IN OUR TIME'S GREATEST PHILOSOPHER VOTE

千葉大のメールサーバーが不調のようで、送信はできるが、受信ができないという状態が今日一日続いているようで、困ったものです。 ところでBBCのサイトでタイトルにある"IN OUR TIME'S GREATEST PHILOSOPHER VOTE"というのが行われたそうで、もうすでに投票の受付は終了。結果を見ることができます。  その順位はマルクスが3割弱の得票でトップ、ついでヒューム(12.67%)、ヴィトゲンシュタイン(6.80%)と続く。
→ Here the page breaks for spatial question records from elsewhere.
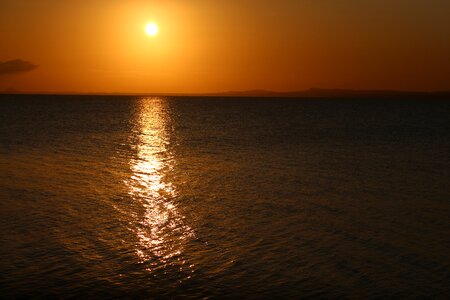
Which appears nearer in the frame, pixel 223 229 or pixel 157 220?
pixel 223 229

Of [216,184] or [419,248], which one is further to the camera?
[216,184]

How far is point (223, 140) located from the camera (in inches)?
2324

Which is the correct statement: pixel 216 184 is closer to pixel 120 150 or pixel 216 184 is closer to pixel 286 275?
pixel 286 275

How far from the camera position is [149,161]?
39.4 meters

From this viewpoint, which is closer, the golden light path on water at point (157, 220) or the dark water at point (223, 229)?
the dark water at point (223, 229)

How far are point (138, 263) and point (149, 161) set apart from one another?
82.0 feet

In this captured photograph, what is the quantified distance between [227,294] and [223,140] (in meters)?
46.7

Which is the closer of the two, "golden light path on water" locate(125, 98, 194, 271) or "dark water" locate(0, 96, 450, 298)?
"dark water" locate(0, 96, 450, 298)

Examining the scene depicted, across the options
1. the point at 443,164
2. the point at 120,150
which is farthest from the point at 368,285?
the point at 120,150

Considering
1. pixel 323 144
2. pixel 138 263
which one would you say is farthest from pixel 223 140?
pixel 138 263

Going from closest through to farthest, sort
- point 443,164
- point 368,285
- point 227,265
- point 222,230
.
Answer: point 368,285, point 227,265, point 222,230, point 443,164

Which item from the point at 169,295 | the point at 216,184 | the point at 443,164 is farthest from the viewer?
the point at 443,164

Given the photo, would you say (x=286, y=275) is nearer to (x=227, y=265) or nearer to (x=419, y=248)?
(x=227, y=265)

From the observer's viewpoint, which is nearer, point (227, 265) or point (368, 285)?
point (368, 285)
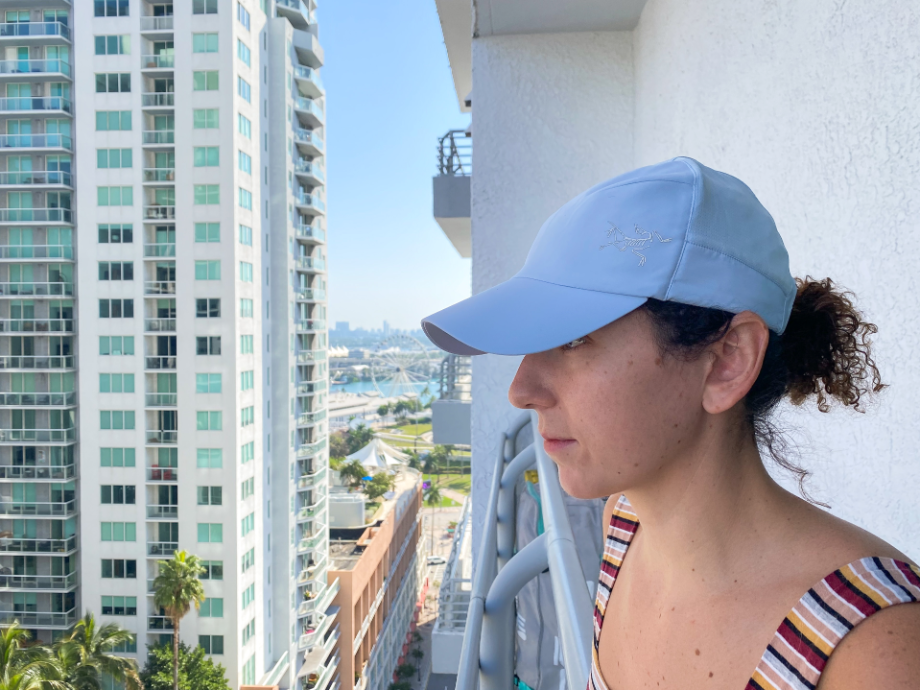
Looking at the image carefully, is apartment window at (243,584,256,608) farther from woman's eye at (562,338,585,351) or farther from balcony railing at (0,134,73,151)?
woman's eye at (562,338,585,351)

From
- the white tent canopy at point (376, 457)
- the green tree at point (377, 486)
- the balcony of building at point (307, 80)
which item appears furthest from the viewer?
the white tent canopy at point (376, 457)

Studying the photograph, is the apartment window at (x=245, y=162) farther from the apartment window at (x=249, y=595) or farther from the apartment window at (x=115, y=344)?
the apartment window at (x=249, y=595)

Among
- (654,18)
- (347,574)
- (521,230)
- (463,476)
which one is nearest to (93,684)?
(347,574)

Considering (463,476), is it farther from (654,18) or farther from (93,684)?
(654,18)

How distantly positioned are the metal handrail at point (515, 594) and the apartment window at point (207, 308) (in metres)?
11.0

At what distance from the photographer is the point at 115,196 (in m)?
10.6

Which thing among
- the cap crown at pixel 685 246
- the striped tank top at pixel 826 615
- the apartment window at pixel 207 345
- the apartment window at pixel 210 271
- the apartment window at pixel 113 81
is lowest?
the apartment window at pixel 207 345

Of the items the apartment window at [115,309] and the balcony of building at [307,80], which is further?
the balcony of building at [307,80]

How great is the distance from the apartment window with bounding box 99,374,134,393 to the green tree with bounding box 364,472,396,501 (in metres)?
9.18

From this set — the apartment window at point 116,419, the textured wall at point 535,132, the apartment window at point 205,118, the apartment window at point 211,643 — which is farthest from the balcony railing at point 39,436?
the textured wall at point 535,132

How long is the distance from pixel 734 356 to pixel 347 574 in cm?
1499

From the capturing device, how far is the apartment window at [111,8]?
33.8ft

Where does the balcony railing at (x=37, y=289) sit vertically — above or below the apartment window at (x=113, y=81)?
below

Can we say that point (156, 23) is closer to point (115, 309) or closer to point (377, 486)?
point (115, 309)
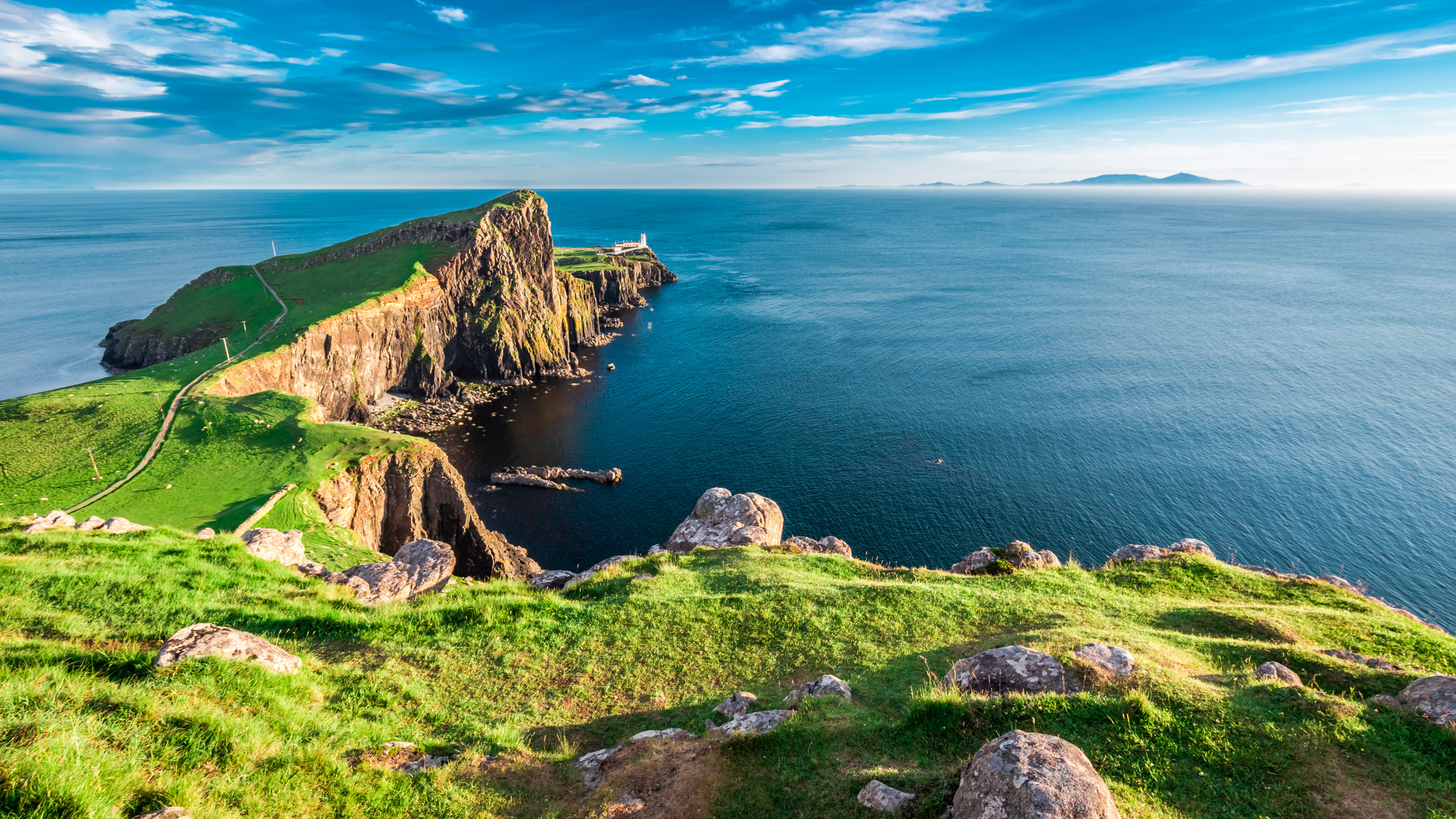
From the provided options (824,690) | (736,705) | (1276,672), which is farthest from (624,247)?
(1276,672)

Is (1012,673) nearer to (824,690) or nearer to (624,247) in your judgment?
(824,690)

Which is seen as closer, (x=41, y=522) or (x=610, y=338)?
(x=41, y=522)

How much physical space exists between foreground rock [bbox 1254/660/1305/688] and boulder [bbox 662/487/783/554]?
21558 millimetres

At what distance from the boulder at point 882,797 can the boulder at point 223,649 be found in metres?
12.7

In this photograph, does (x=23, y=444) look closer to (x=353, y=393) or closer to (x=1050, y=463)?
(x=353, y=393)

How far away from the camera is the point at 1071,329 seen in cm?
11188

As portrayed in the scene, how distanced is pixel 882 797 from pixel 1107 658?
7.63m

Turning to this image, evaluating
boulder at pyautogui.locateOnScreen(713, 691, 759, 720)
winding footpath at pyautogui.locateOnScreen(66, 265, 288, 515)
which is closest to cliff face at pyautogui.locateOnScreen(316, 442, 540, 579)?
winding footpath at pyautogui.locateOnScreen(66, 265, 288, 515)

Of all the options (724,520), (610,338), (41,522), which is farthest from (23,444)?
(610,338)

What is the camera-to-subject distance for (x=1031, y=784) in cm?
857

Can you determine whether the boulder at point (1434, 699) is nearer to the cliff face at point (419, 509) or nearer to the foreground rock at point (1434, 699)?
the foreground rock at point (1434, 699)

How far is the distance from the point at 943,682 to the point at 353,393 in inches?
3125

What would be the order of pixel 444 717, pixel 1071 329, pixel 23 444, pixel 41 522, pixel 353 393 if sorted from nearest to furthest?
1. pixel 444 717
2. pixel 41 522
3. pixel 23 444
4. pixel 353 393
5. pixel 1071 329

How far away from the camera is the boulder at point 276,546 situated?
2419 cm
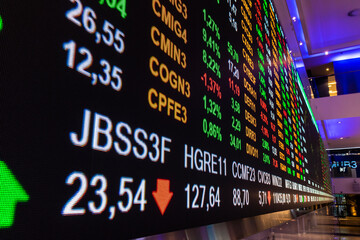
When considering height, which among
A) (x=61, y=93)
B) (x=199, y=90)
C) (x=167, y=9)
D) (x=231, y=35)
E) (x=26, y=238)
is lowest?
(x=26, y=238)

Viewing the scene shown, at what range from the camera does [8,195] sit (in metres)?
0.77

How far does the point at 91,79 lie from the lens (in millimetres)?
1095

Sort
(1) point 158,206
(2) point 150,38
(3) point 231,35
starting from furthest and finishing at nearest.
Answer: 1. (3) point 231,35
2. (2) point 150,38
3. (1) point 158,206

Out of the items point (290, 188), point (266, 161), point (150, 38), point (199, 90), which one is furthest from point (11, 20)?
point (290, 188)

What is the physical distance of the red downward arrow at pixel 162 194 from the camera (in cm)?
138

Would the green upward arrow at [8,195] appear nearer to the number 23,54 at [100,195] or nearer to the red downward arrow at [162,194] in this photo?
the number 23,54 at [100,195]

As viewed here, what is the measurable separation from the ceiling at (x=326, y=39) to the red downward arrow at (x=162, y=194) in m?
5.70

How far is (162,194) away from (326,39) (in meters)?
11.4

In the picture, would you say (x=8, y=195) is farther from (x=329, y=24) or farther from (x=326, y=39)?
(x=326, y=39)

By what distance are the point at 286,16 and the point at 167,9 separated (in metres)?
5.72

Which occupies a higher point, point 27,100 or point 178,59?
point 178,59

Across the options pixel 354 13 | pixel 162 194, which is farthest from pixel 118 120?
pixel 354 13

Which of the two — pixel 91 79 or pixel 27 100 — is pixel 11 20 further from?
pixel 91 79

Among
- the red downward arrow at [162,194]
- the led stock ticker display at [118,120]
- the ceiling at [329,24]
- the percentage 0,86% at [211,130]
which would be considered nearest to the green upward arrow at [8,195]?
the led stock ticker display at [118,120]
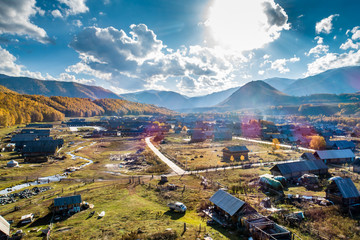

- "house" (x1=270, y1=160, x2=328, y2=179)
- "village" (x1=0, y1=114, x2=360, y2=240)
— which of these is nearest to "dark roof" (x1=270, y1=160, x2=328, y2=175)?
"house" (x1=270, y1=160, x2=328, y2=179)

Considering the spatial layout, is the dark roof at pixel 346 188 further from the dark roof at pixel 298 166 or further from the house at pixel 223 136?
the house at pixel 223 136

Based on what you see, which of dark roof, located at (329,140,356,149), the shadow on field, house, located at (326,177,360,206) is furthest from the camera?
dark roof, located at (329,140,356,149)

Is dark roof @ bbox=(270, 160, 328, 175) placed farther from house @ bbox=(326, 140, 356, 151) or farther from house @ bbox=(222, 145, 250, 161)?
house @ bbox=(326, 140, 356, 151)

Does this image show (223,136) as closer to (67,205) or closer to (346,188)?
(346,188)

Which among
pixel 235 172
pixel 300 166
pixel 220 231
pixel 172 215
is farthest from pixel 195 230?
pixel 300 166

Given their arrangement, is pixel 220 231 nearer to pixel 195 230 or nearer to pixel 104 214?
pixel 195 230

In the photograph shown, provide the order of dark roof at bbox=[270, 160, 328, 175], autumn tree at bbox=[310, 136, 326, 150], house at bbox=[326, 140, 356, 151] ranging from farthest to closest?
autumn tree at bbox=[310, 136, 326, 150] < house at bbox=[326, 140, 356, 151] < dark roof at bbox=[270, 160, 328, 175]
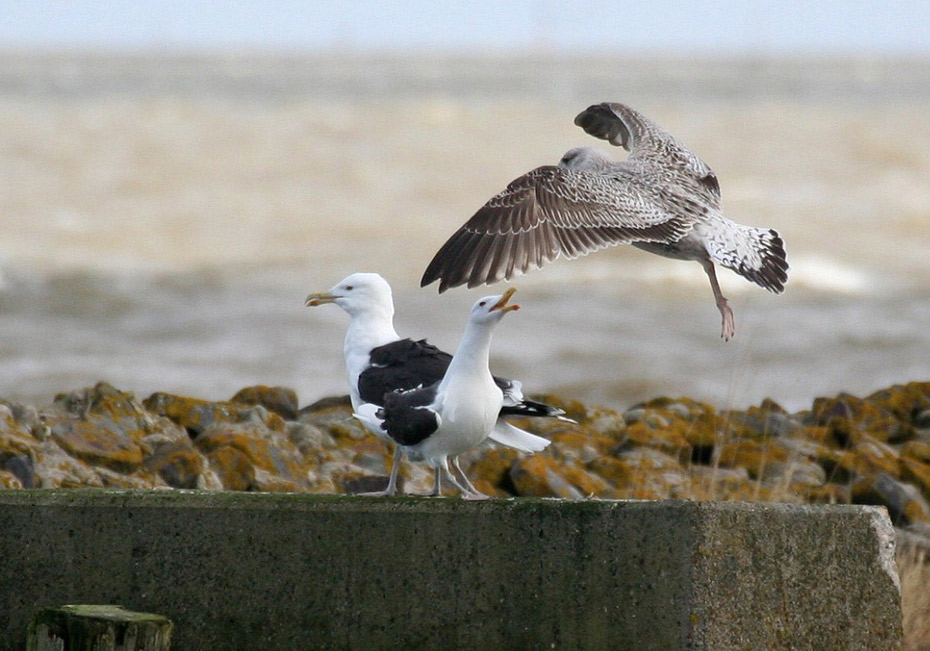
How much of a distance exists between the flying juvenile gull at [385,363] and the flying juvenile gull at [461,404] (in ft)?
0.48

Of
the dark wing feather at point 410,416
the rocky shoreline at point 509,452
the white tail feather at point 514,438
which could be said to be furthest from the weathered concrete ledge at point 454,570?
the rocky shoreline at point 509,452

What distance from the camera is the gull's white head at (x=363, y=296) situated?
5.38 m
マルクスはともかく、ヒュームが2位というのはやや意外。あとはプラトン、アリストテレス、カントなどなど。そして10位にポパーが。ちょっと嬉しかった。 そういえば、午前中のシンポジウムだけでしたが日大文理を会場とした、日本ポパー哲学研究会の年次総会に参加しました。午前中は会長の嶋津格氏による講演。理論の進化・進歩に関して、当初から意図を決定するのではなく(計画)、変化の中で生まれてくる新しい可能性を採用する、そのような「適用の拡大」が(科学的)発見にとって意味があるのではないか、との主旨は興味深いもの。質疑応答における立花氏(お隣でした)との論争も時間切れが残念。 学部2年のときに初めて千葉大へ行き、嶋津先生の発言のbrilliantさには圧倒されたのをよく記憶してますが、今回もまとまりのある、首尾一貫した議論ではなかったものの、さすがはと思わせるものがありました。 午後は慶應へ向かい、政治思想研究会Quo Vadisにて植木献氏による「ラインホルド・ニーバーの経験理解」。ニーバーは植木氏のご発表で、大分体系的に理解できていたはずが、ニーバーのそうではない部分を見せられ、やや混乱。神学者による政治哲学として理解するだけでは、どうやら無理があるようで。現実へのコミットメントが相当にあったことからアメリカという文化風土や時代背景から理解を進めなくては、政治思想研究にはならないのであろうな、という印象。